* 課題一覧 *
A) 半導体基板の表面処理についての文章を、「半導体基板表面処理剤及び処理方法」の語があるところから書き写し、「半導体基板のエッチング方法。」まで写したら止めてください。
B) 半導体基板の表面処理についての文章の最後の文のあとから、その続きを書いてください。

* 本文の抜粋 *
■ ■ ■ ■
説明

半導体基板表面処理剤及び処理方法

【課題】 半導体基板の金属不純物の汚染を抑制し得る半導体基板表面処理剤及び半導体基板表面の処理方法、特に、半導体基板のエッチング剤及びエッチング方法を提供すること。
【解決手段】 (1)アミノポリカルボン酸系キレート剤又はその無機塩と20%(W/W)以上のアルカリ金属水酸化物を含んでなる半導体基板表面処理剤、(2)アミノポリカルボン酸系キレート剤又はその無機塩と20%(W/W)以上のアルカリ金属水酸化物を含んでなる半導体基板のエッチング剤、(3)半導体基板を上記(1)に記載の処理剤で処理することを特徴とする半導体基板表面の処理方法、及び(4)半導体基板を上記(2)に記載のエッチング剤でエッチングすることを特徴とする半導体基板のエッチング方法。

【発明の詳細な説明】
【技術分野】
【0001】
本発明は、半導体基板表面の処理剤及び処理方法に関するものであり、特に、半導体基板のエッチング剤及びエッチング方法に関する。
【背景技術】
【0002】
半導体ウェーハは、一般に以下の工程により製造される。
(1)スライシング工程:FZ法、CZ法等により製造された単結晶インゴットをスライスして薄円板状のウェーハ(アズカット・ウェーハ)を得る工程。
(2)べべリング工程:アズカット・ウェーハの外周部を面取り加工する工程。
(3)ラッピング工程:ウェーハ表面の加工歪層を薄くし、ウェーハの厚さのばらつきやムラを小さくするために、面取りされたウェーハを遊離砥粒により両面研磨して厚さが均一化されたウェーハ(ラップド・ウェーハ)を得る工程。
(4)エッチング工程:ラップド・ウェーハに残留する加工歪層を化学的方法(化学エッチング)により除去すると共に、ウェーハ表面に付着した研磨剤、金属不純物やパーティクル等を除去してクリーンなウェーハ(エッチド・ウェーハ)を得る工程。
■ ■ ■ ■
* 提供された行 *
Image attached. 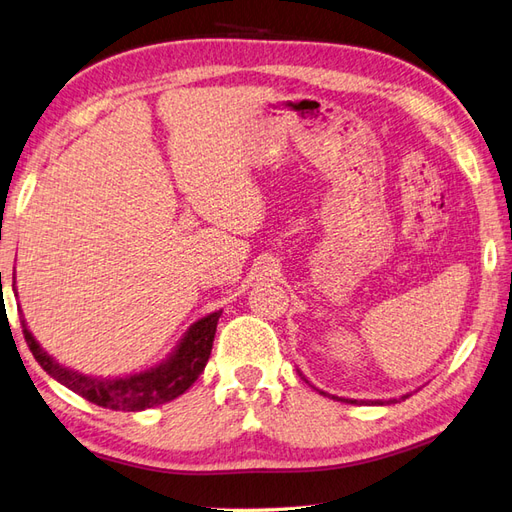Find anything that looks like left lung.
Listing matches in <instances>:
<instances>
[{
    "label": "left lung",
    "mask_w": 512,
    "mask_h": 512,
    "mask_svg": "<svg viewBox=\"0 0 512 512\" xmlns=\"http://www.w3.org/2000/svg\"><path fill=\"white\" fill-rule=\"evenodd\" d=\"M318 390V388H316ZM318 392H323V390H318ZM323 395H327V392H323ZM331 397H334V395H331ZM410 397V392H406V395H401L399 399L401 401H406ZM334 399H338V397H334ZM399 399H388V401H382V399H377V401H358V399H338V401H347V403H360V406H362V403H375V406H390V403H397Z\"/></svg>",
    "instance_id": "left-lung-1"
}]
</instances>
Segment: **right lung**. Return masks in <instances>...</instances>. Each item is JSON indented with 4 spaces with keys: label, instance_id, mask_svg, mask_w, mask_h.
<instances>
[{
    "label": "right lung",
    "instance_id": "right-lung-1",
    "mask_svg": "<svg viewBox=\"0 0 512 512\" xmlns=\"http://www.w3.org/2000/svg\"><path fill=\"white\" fill-rule=\"evenodd\" d=\"M15 288V281H13ZM222 312L207 314L205 318L185 331V336L178 340L174 351L161 364H154L146 371L130 373L124 377H93L82 375L78 371L58 364L52 355L41 349V344L34 340L26 320L21 318L23 338L34 355V360L41 364L43 371L54 377L58 384L74 390L76 395L85 397L95 406L122 410V412H139L148 410L161 403H168L192 386L198 375L205 371L207 360L213 347V336Z\"/></svg>",
    "mask_w": 512,
    "mask_h": 512
}]
</instances>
■ ■ ■ ■
* 解答一覧 *
A)
半導体基板表面処理剤及び処理方法

【課題】 半導体基板の金属不純物の汚染を抑制し得る半導体基板表面処理剤及び半導体基板表面の処理方法、特に、半導体基板のエッチング剤及びエッチング方法を提供すること。
【解決手段】 (1)アミノポリカルボン酸系キレート剤又はその無機塩と20%(W/W)以上のアルカリ金属水酸化物を含んでなる半導体基板表面処理剤、(2)アミノポリカルボン酸系キレート剤又はその無機塩と20%(W/W)以上のアルカリ金属水酸化物を含んでなる半導体基板のエッチング剤、(3)半導体基板を上記(1)に記載の処理剤で処理することを特徴とする半導体基板表面の処理方法、及び(4)半導体基板を上記(2)に記載のエッチング剤でエッチングすることを特徴とする半導体基板のエッチング方法。

B)
(5)熱処理工程:結晶内にドープされた酸化ドナーを低温熱処理することにより消滅させ、抵抗を安定化させる工程。
(6)ポリッシング工程:エッチングされたウェーハの表面を極微細な砥粒で研磨して高平坦な鏡面を持つミラーウェーハ(ポリッシュド・ウェーハ)を得る工程。
(7)洗浄工程:ポリッシュド・ウェーハを洗浄し、ウェーハ表面に付着した研磨剤、金属不純物やパーティクル等を除去してよりクリーンなウェーハを得る工程。
【0003】
上記のエッチング工程における化学エッチングには、通常、半導体ウェーハを酸性溶液に浸漬して行う酸エッチングと、アルカリ性溶液に浸漬して行うアルカリエッチングの2種類がある。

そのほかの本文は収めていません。